▶ [Short problem 1]: In the forum thread about the Merchant Navy stamp launch, why does Varley doubt that vessels of World War I and earlier can be counted as Merchant Navy? Answer in one to three sentences.

▶ [Source]:
• • • • •

# Veterans honoured at Merchant Navy stamp launch



## Lurch (Jul 29, 2011)

Of interest?

http://www.telegraph.co.uk/news/ukn...s-honoured-at-Merchant-Navy-stamp-launch.html


----------



## Varley (Oct 1, 2006)

Not sure you can count vessels of and before WWI as Merchant Navy. They were the merchant service until HLM King George V let it be known that he wanted the title adopted in recognition of the service given during WWI (and so it was done!).

I understand from a past Master of the Company of Master mariners that he was also personally responsible for encouraging it's formation and for persuading many Livery Companies to give some of their 'Treasure' to the infant newcomer (pity HLM's RN service was not as a plumber or we might have got a posh name and some loot too).

Nonetheless this is a quibble and may not be the full story. It is good to see its existence recognised and celebrated just as it was to see that there are some from WWII still going well enough to attend the bun fight. (The best this far more junior member can do is wear a big blazer badge - and then get asked if that stands for Manx N-something!! on an Island!)


----------



## trotterdotpom (Apr 29, 2005)

Just curious, what does HLM stand for?

John T


----------



## Varley (Oct 1, 2006)

Tut,Tut, John, His Late Majesty although I am not sure it is polite to abbreviate - off with my head!.


----------



## trotterdotpom (Apr 29, 2005)

Silly me, thanks David. It does sound better than "His Deadness" though. Poor bloke must be turning in his royal plot, seeing what has happened to his creation.

John T


----------



## ben27 (Dec 27, 2012)

• • • • •

▶ [Materials provided]:
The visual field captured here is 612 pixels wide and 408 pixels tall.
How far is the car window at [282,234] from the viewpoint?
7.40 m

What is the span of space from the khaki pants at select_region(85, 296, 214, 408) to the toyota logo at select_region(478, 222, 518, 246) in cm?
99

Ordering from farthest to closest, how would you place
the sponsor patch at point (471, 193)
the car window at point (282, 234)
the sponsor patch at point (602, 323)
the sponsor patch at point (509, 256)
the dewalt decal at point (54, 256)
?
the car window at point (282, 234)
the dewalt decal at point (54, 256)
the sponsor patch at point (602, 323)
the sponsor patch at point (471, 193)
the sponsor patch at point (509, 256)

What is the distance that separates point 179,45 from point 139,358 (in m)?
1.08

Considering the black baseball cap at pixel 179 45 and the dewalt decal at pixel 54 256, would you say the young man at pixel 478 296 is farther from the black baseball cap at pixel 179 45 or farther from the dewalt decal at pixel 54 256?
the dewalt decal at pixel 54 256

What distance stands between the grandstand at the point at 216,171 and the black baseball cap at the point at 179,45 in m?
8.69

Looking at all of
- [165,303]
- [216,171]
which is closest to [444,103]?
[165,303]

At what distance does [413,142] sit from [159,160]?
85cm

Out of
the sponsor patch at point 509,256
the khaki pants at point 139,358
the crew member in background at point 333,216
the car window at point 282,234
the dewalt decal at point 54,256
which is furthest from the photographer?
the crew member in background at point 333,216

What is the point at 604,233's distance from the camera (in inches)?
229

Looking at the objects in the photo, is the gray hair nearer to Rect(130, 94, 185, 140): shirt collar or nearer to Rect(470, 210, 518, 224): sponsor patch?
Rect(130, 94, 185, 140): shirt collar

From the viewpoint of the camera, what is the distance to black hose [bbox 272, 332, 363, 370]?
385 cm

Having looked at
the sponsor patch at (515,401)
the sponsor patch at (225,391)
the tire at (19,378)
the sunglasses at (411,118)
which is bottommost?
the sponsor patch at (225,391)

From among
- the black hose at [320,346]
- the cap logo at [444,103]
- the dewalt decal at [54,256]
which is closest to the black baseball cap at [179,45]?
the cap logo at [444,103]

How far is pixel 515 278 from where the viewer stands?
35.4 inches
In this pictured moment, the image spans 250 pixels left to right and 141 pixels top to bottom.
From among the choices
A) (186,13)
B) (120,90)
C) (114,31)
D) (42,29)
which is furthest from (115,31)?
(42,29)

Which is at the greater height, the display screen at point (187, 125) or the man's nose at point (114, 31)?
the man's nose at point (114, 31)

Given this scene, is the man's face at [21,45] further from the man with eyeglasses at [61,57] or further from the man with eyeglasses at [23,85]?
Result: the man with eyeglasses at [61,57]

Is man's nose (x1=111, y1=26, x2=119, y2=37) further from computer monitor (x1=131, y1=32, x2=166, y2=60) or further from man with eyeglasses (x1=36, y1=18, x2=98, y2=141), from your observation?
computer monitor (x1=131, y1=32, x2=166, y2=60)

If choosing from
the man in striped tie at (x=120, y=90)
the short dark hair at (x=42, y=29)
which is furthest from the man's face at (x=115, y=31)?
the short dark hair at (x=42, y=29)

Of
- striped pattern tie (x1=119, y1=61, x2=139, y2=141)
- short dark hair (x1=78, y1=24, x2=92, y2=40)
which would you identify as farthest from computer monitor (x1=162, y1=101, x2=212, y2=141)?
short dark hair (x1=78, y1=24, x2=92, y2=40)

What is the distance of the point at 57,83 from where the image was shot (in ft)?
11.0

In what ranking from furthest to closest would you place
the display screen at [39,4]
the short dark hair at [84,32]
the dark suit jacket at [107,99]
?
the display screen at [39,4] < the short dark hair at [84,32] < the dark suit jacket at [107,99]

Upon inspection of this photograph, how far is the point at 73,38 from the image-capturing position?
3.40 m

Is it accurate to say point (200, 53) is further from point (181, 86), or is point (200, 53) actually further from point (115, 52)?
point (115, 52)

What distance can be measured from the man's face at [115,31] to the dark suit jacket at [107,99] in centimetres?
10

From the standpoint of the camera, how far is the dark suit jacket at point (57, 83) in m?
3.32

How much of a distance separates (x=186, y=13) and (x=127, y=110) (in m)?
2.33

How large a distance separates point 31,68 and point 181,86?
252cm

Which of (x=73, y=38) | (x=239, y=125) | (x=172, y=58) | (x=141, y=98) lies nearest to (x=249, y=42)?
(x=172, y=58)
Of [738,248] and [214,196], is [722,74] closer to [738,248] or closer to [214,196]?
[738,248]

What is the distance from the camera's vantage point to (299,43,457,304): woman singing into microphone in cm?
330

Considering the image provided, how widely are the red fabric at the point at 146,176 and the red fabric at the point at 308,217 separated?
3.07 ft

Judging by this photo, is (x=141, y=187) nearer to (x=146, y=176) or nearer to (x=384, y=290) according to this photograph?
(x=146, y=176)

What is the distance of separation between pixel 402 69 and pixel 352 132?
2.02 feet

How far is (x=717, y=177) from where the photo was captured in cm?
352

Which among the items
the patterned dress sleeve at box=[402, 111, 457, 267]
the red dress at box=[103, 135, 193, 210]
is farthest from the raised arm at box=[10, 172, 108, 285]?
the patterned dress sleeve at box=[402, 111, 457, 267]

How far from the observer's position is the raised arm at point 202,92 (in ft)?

• • • • •

▶ [Short problem 2]: Can you lay out the listing as a Markdown table with the columns Row and Line, starting at the line that contains "Judging by this" and ending at the last line of the listing, with both ends included and blank lines left out?

▶ [Full answer 1]: Until then those vessels made up the merchant service, not the Merchant Navy. The Merchant Navy title was adopted only after King George V let it be known that he wanted it, in recognition of the service given during World War I.

▶ [Full answer 2]:
| Row | Line |
|---|---|
| 1 | Judging by this photo, is (x=141, y=187) nearer to (x=146, y=176) or nearer to (x=384, y=290) according to this photograph? |
| 2 | (x=146, y=176) |
| 3 | What is the distance of separation between pixel 402 69 and pixel 352 132? |
| 4 | 2.02 feet |
| 5 | How far is (x=717, y=177) from where the photo was captured in cm? |
| 6 | 352 |
| 7 | Which among the items |
| 8 | the patterned dress sleeve at box=[402, 111, 457, 267] |
| 9 | the red dress at box=[103, 135, 193, 210] |
| 10 | is farthest from the raised arm at box=[10, 172, 108, 285]? |
| 11 | the patterned dress sleeve at box=[402, 111, 457, 267] |
| 12 | How far from the observer's position is the raised arm at point 202,92 (in ft)? |